When my father was a young man, he spent a couple years as a missionary in Japan. That time shaped him in many ways, and it shaped his children (myself included) quite a bit as well.
One way that my father’s mission in Japan affected us, in addition to culture, eccentric home decor, and bragging rights among schoolmates, was in our eating habits. As an American middle class family, we of course ate plenty of casseroles, soups, and pastas, but we also enjoyed foods like curry on a regular basis. I have always loved a good, thick curry, with its rich flavor and thick, bold sauce.
Our curry was always made with boxed curry paste, and for many years I didn’t know it could be made any other way. Once I learned to make my own curry, sans boxed paste, there was no going back. I love being able to customize the flavors, using either purchased curry powder or different blends of spices. Plus, it’s certainly cheaper to use your own spices instead of spending several dollars on a box of curry paste.
This curry recipe replaces the meat of my childhood (we always used ground beef) with hard-cooked eggs.
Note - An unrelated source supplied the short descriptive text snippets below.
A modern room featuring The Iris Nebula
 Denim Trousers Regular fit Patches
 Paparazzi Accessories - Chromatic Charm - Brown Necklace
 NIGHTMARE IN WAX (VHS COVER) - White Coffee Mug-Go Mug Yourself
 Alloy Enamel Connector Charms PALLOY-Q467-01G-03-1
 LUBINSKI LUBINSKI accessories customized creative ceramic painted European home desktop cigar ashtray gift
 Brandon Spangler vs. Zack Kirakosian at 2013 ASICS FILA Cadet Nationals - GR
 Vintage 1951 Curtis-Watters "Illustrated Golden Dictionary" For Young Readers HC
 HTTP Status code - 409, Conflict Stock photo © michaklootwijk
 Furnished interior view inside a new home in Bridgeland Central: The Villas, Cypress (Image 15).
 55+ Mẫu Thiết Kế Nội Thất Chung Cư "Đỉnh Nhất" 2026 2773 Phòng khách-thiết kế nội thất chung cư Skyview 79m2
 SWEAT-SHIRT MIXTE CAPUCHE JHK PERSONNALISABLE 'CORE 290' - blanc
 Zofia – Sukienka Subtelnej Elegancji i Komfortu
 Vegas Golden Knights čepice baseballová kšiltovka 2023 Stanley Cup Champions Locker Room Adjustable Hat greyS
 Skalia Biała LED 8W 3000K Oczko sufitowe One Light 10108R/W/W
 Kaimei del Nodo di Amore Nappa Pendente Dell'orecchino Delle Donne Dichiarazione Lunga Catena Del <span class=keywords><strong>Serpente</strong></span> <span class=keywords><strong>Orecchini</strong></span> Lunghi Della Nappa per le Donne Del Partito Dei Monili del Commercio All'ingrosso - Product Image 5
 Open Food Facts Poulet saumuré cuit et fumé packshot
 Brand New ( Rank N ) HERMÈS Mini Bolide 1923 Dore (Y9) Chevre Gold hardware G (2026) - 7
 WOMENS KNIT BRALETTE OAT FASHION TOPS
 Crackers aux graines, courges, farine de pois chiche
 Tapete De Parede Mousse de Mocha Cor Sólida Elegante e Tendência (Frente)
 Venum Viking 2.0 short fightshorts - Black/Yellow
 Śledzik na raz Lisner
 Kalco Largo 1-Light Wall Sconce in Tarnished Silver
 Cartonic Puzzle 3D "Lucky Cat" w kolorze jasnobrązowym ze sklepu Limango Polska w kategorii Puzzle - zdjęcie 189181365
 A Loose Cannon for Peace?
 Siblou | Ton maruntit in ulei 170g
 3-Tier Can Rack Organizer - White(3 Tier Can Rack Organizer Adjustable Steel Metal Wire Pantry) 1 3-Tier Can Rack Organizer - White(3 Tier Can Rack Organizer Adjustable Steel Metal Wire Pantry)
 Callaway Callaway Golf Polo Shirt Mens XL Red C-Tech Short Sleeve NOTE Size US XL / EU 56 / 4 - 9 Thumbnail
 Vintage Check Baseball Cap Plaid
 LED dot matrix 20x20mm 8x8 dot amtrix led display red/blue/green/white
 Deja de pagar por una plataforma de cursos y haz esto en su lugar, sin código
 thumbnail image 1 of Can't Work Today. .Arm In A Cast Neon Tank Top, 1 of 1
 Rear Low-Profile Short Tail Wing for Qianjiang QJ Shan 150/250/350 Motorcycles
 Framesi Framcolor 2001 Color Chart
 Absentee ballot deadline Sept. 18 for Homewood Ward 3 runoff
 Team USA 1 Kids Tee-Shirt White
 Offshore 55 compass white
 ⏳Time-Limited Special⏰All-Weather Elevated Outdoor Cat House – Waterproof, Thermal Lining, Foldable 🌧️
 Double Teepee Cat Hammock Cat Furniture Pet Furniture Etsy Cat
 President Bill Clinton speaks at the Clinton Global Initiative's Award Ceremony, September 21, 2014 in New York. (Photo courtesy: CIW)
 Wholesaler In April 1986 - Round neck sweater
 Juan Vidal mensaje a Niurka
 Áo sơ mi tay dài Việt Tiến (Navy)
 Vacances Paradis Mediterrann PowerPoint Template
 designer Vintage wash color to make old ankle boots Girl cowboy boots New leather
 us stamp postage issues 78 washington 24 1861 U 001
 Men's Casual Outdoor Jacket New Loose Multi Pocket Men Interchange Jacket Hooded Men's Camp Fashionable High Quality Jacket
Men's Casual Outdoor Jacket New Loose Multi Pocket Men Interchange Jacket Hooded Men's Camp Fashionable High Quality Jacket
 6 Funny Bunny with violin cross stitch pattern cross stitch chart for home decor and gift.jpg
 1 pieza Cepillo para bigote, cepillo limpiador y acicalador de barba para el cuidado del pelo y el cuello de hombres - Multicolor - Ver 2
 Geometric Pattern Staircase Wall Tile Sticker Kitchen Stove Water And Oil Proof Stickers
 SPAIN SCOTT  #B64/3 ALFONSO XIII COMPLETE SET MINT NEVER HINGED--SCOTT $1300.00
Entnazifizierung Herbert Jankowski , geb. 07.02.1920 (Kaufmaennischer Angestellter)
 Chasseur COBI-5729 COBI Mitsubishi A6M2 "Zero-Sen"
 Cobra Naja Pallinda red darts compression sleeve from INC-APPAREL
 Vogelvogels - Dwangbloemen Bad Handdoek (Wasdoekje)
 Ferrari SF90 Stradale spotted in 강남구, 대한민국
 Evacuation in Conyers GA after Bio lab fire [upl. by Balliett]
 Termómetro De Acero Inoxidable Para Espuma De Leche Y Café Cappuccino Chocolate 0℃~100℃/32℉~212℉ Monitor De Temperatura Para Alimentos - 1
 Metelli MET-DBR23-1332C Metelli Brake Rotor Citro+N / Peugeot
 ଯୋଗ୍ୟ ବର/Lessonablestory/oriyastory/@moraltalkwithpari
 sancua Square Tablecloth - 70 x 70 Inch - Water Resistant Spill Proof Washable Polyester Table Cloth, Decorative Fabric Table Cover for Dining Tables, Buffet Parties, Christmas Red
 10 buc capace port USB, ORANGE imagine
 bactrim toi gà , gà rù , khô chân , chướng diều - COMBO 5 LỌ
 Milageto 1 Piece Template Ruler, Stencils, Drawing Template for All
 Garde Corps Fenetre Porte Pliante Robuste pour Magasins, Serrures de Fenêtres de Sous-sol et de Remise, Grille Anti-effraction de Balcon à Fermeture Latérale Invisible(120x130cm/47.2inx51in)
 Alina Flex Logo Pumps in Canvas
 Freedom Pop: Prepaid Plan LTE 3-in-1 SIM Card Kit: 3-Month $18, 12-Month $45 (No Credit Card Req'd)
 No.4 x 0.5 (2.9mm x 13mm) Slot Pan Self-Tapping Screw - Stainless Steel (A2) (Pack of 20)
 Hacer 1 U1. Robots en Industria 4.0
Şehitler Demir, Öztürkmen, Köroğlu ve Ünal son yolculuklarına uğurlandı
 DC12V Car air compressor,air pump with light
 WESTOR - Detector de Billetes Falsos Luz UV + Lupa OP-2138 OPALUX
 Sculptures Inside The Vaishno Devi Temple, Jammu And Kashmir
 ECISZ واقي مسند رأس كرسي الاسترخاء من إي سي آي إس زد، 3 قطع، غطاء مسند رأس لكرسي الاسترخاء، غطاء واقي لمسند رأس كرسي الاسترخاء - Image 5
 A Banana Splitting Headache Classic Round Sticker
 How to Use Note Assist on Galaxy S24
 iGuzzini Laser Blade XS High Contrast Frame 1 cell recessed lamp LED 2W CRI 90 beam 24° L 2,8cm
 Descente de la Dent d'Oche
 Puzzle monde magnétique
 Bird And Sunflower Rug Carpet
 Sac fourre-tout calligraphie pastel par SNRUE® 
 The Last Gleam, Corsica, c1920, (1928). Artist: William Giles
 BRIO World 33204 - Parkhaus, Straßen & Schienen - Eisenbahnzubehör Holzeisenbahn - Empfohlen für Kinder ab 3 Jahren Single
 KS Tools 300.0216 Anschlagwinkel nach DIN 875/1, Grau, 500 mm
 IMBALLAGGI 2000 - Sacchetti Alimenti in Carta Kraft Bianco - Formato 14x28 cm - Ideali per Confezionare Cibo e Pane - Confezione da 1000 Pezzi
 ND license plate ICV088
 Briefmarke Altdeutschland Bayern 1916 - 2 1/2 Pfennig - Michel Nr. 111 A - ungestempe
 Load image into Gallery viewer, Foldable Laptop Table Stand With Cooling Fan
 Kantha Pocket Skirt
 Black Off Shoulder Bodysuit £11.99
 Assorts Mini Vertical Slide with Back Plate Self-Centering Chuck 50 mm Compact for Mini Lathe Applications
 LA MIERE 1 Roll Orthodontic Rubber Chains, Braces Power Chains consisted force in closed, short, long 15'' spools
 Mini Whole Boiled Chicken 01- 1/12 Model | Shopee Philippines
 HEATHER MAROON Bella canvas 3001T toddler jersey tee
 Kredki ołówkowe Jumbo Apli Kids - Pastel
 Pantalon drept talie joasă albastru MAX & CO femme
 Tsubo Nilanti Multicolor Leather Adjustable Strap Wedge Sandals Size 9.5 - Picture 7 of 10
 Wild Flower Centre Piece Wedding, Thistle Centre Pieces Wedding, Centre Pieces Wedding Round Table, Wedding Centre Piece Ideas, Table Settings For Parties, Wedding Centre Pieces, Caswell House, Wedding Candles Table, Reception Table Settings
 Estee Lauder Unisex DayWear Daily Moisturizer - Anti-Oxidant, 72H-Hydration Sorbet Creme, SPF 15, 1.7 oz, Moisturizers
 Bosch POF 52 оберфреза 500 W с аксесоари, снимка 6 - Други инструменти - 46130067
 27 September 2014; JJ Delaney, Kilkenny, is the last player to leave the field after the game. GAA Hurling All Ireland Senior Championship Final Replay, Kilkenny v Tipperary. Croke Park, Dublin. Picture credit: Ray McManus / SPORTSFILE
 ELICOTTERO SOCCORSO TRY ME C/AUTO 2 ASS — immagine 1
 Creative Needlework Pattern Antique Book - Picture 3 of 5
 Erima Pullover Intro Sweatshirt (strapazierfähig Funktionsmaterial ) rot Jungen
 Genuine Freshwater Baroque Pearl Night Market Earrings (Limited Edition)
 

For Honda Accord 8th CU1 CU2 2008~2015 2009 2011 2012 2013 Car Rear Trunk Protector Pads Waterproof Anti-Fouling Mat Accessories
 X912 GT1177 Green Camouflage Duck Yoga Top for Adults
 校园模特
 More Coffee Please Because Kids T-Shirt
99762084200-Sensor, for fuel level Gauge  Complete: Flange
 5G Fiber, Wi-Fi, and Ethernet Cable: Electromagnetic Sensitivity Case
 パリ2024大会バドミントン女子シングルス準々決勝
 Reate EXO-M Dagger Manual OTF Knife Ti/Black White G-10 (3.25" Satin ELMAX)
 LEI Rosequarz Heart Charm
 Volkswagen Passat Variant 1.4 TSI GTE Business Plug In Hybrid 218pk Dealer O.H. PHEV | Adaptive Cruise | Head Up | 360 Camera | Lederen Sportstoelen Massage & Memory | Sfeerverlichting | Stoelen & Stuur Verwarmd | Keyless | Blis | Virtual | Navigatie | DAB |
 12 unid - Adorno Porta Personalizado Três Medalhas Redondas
The eggs are optional though, the curry is delicious with or without them.
Simple Curry with Sweet Potato and Eggs
Makes 6 servings plus leftovers
3 cups water
2 large russet potatoes
1 medium sweet potato
2 medium carrots
1 green bell pepper
1 tbsp salt
1/4 tsp pepper
1 tbsp curry powder
1 8-oz can tomato sauce
1/3 cup milk of choice
2 tbsp cornstarch
6 eggs (optional)
2 cups uncooked couscous
Chop potatoes, sweet potato, and carrots. Add to water in saucepan and bring to a boil. Chopped green pepper and add to water once it is boiling. Add salt, pepper, and curry powder.
Whisk together tomato sauce, milk, and cornstarch. Add to mixture in pot.
Simmer 45 minutes or until vegetables are tender and sauce is thick and glossy. Stir frequently.
While sauce is cooking, hard-cook eggs, if using. We like to steam the eggs in the shells for 20 minutes. Or you could hard-boil them. Allow eggs to cool briefly, then peel and chop into quarters.
Just before sauce is done cooking, prepare couscous according to package directions.
Serve curry over couscous and top each serving with four egg quarters, if desired.